Un acto organizado en la Plaza de la Ciudad Vieja de Praga el 29 de julio combinó discursos antiarmenios en turco, inglés y ruso con fotografías de comienzos del siglo XX de Artsaj y Ereván, en lo que analistas armenios describen como una nueva ofensiva de propaganda territorial de Bakú.
Mientras el Gobierno de Nikol Pashinian negocia con Bakú una serie de concesiones en nombre de la paz, Azerbaiyán lanzó una campaña de propaganda antiarmenia en pleno centro de Europa. El 29 de julio, en la histórica Plaza de la Ciudad Vieja (Staroměstské náměstí) de Praga, ciudadanos azerbaiyanos realizaron discursos en turco, inglés y ruso en los que calificaron a los armenios de "gitanos" que, según su relato, habrían usurpado tierras azerbaiyanas —entre ellas, la propia Ereván— con el respaldo de Rusia.
El operativo incluyó la exhibición de fotografías de comienzos del siglo XX de Artsaj (Nagorno Karabaj) y de Ereván, entre ellas imágenes de antiguos baños públicos, presentadas como supuesta prueba de una presencia azerbaiyana previa en la región. Una de las fotografías utilizadas, de hecho, había sido tomada de una publicación armenia, a juzgar por el epígrafe en idioma armenio que conservaba.

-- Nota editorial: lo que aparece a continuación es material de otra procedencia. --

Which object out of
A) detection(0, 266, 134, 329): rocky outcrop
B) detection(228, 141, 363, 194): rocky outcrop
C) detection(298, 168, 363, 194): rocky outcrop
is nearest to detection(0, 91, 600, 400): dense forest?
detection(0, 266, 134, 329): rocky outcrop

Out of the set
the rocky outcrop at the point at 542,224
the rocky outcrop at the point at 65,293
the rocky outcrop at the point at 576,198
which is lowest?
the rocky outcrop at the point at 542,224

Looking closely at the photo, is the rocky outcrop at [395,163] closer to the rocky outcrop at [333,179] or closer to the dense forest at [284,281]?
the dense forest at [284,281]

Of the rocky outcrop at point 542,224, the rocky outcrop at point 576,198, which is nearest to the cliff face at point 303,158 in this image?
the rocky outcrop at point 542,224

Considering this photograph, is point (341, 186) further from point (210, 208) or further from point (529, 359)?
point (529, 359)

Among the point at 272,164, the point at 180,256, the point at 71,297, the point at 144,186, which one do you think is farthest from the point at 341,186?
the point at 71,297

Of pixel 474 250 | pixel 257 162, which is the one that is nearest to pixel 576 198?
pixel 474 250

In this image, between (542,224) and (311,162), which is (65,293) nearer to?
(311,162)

El objetivo de este tipo de actos no es nuevo. Durante años, Bakú desplegó una campaña similar para instalar la idea de que Nagorno Karabaj era territorio azerbaiyano, un relato que allanó el camino a la limpieza étnica de la población armenia de Artsaj en 2023. Consumado ese objetivo, el discurso oficial azerbaiyano —algo que el propio Ilham Aliev no oculta— avanza ahora sobre la propia República de Armenia.
Frente a este cuadro, se plantea la necesidad de que las autoridades armenias, y en particular la Cancillería, eleven notas de protesta no solo ante Bakú, sino ante los organismos correspondientes de cada país europeo donde se organicen actos de este tipo con reclamos territoriales basados en una historia tergiversada. Al fin y al cabo, es la propia Azerbaiyán la que, con estas iniciativas, desmiente el supuesto "proceso de paz" que dice impulsar, mientras se beneficia de la política de silencio de las autoridades armenias y multiplica sus herramientas de desinformación.
En ese sentido, se remarca que Armenia debería organizar exposiciones propias en distintas ciudades del mundo para mostrar cómo Azerbaiyán destruyó el patrimonio cultural armenio en Najicheván y, más recientemente, en el propio Artsaj ocupado, y para dejar en claro que un siglo atrás no existía un Estado azerbaiyano en esos territorios, por lo que los armenios no pudieron haberse apropiado de algo que no existía. Tampoco sorprende que la Fundación Heydar Aliev no limite este tipo de acciones a la República Checa: se trata de un proceso que se prevé continuo y que exige una respuesta a todos los niveles cuanto antes, antes de que sea demasiado tarde.